▶ **The task**
Exactly as written, output each of the lines below, with no images.

▶ **Information supplied**
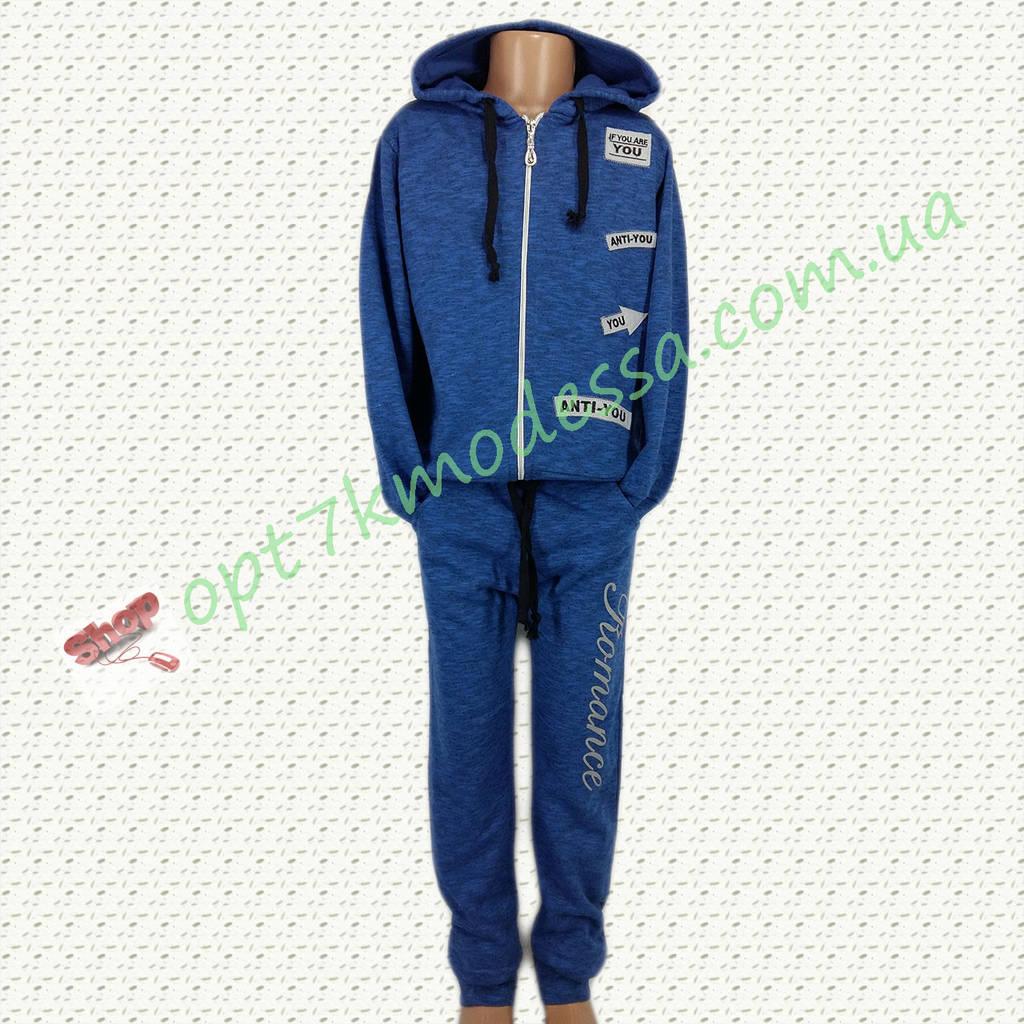 93ff523986681f Спортивный костюм для девочек подростков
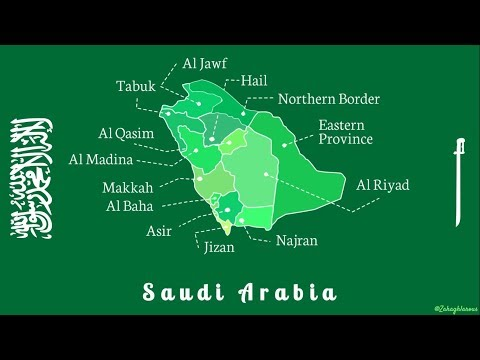 Saudi Arabia - Map Animation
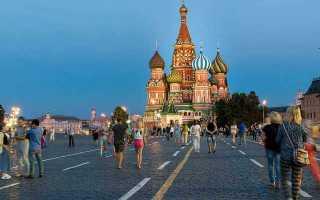 Как получить регистрацию в Москве для иностранцев
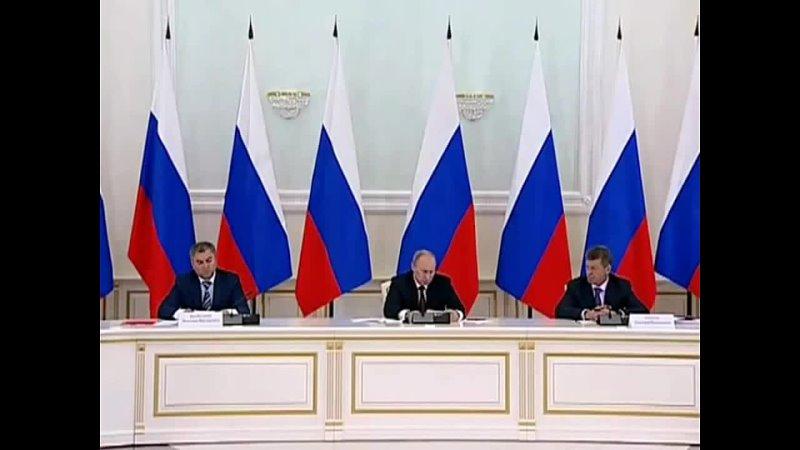 Видео от Русские Регионы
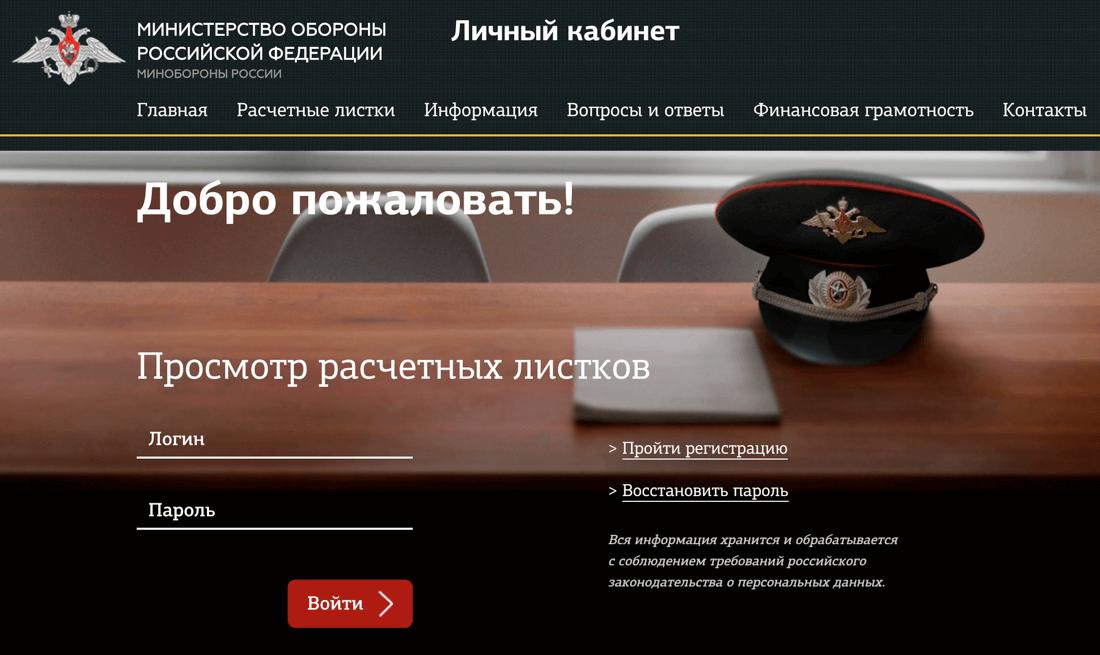 lk-mil.ru_.png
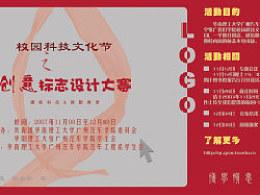 校园科技文化节之创意标志设计大赛海报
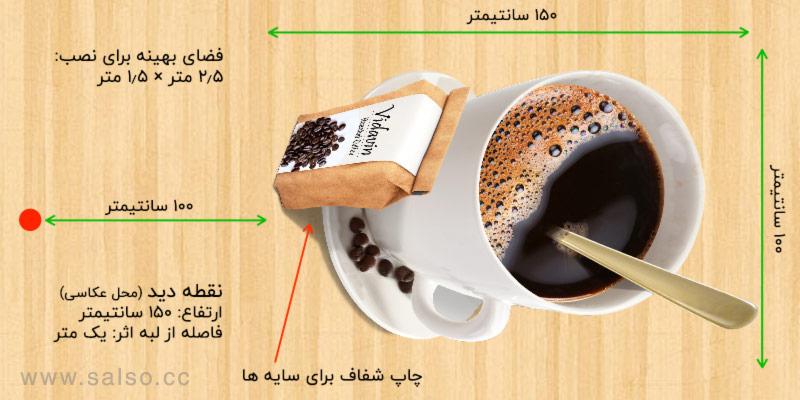 نقاشی سه بعدی طرح فنجان قهوه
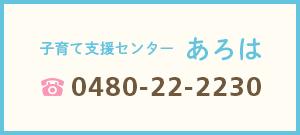 子育て支援センター あろは 0480-22-2230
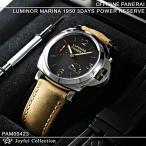 パネライ(PANERAI) ルミノール 1950 3デイズ パワーリザーブ PAM00423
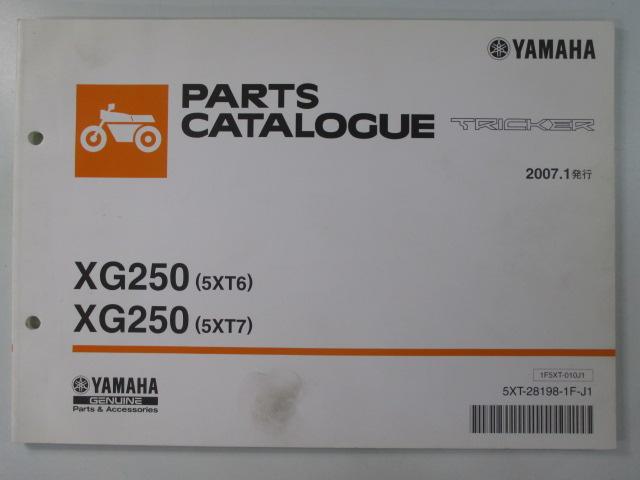 ヤマハ 正規 バイク 整備書 トリッカー パーツリスト 1版 XG250 車検 中古 パーツカタログ 7 並行輸入品 If DG10J 正規取扱店 5XT6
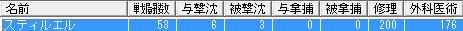 20071028114607.jpg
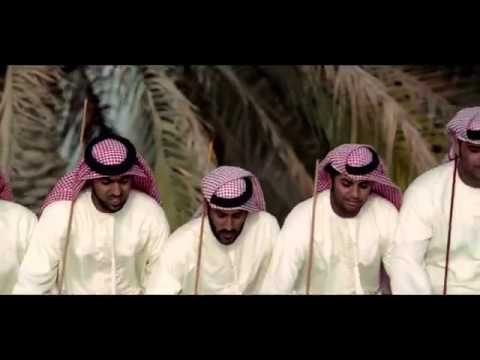 UAE Arab Dance. (United Arab Emirates Dance)
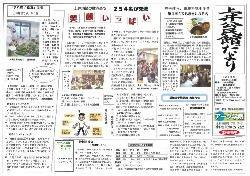 上井(H30.7月号).jpg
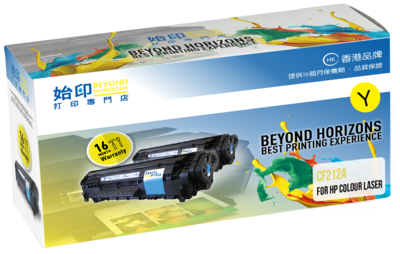 HP 131A  黃色優質代用打印機碳粉匣 CF212A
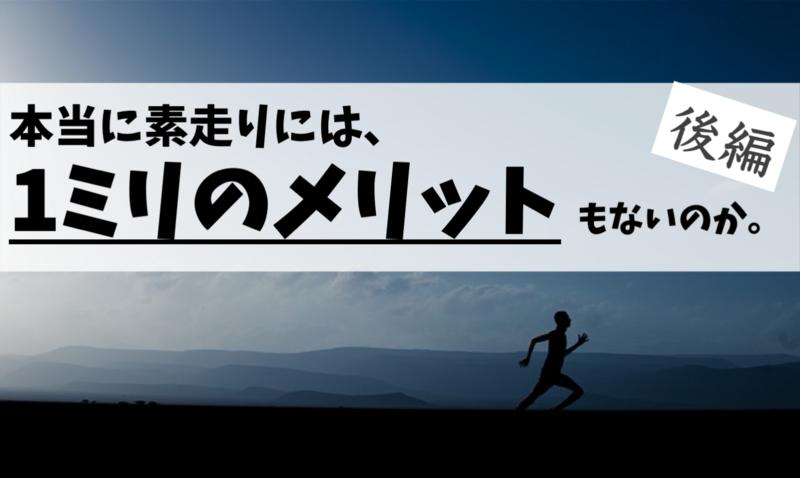 f:id:tatsuki_11_13:20180802061114p:image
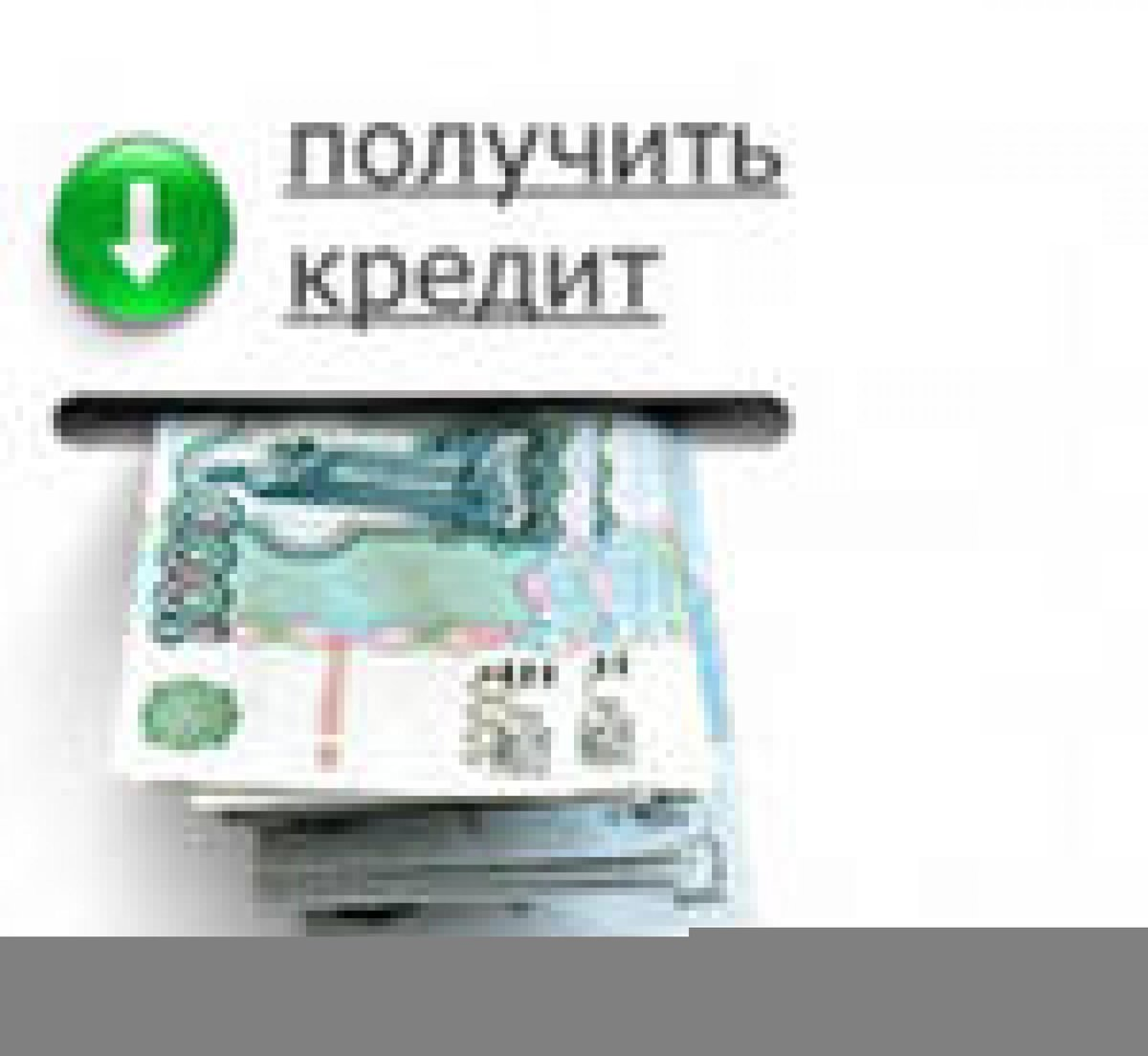 онлайн займ в узбекистане для просроченные кредиты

▶ **Answer for this exercise**
 93ff523986681f Спортивный костюм для девочек подростков
 Saudi Arabia - Map Animation
 Как получить регистрацию в Москве для иностранцев
 Видео от Русские Регионы
 lk-mil.ru_.png
 校园科技文化节之创意标志设计大赛海报
 نقاشی سه بعدی طرح فنجان قهوه
 子育て支援センター あろは 0480-22-2230
 パネライ(PANERAI) ルミノール 1950 3デイズ パワーリザーブ PAM00423
 ヤマハ 正規 バイク 整備書 トリッカー パーツリスト 1版 XG250 車検 中古 パーツカタログ 7 並行輸入品 If DG10J 正規取扱店 5XT6
 20071028114607.jpg
 UAE Arab Dance. (United Arab Emirates Dance)
 上井(H30.7月号).jpg
 HP 131A  黃色優質代用打印機碳粉匣 CF212A
 f:id:tatsuki_11_13:20180802061114p:image
 онлайн займ в узбекистане для просроченные кредиты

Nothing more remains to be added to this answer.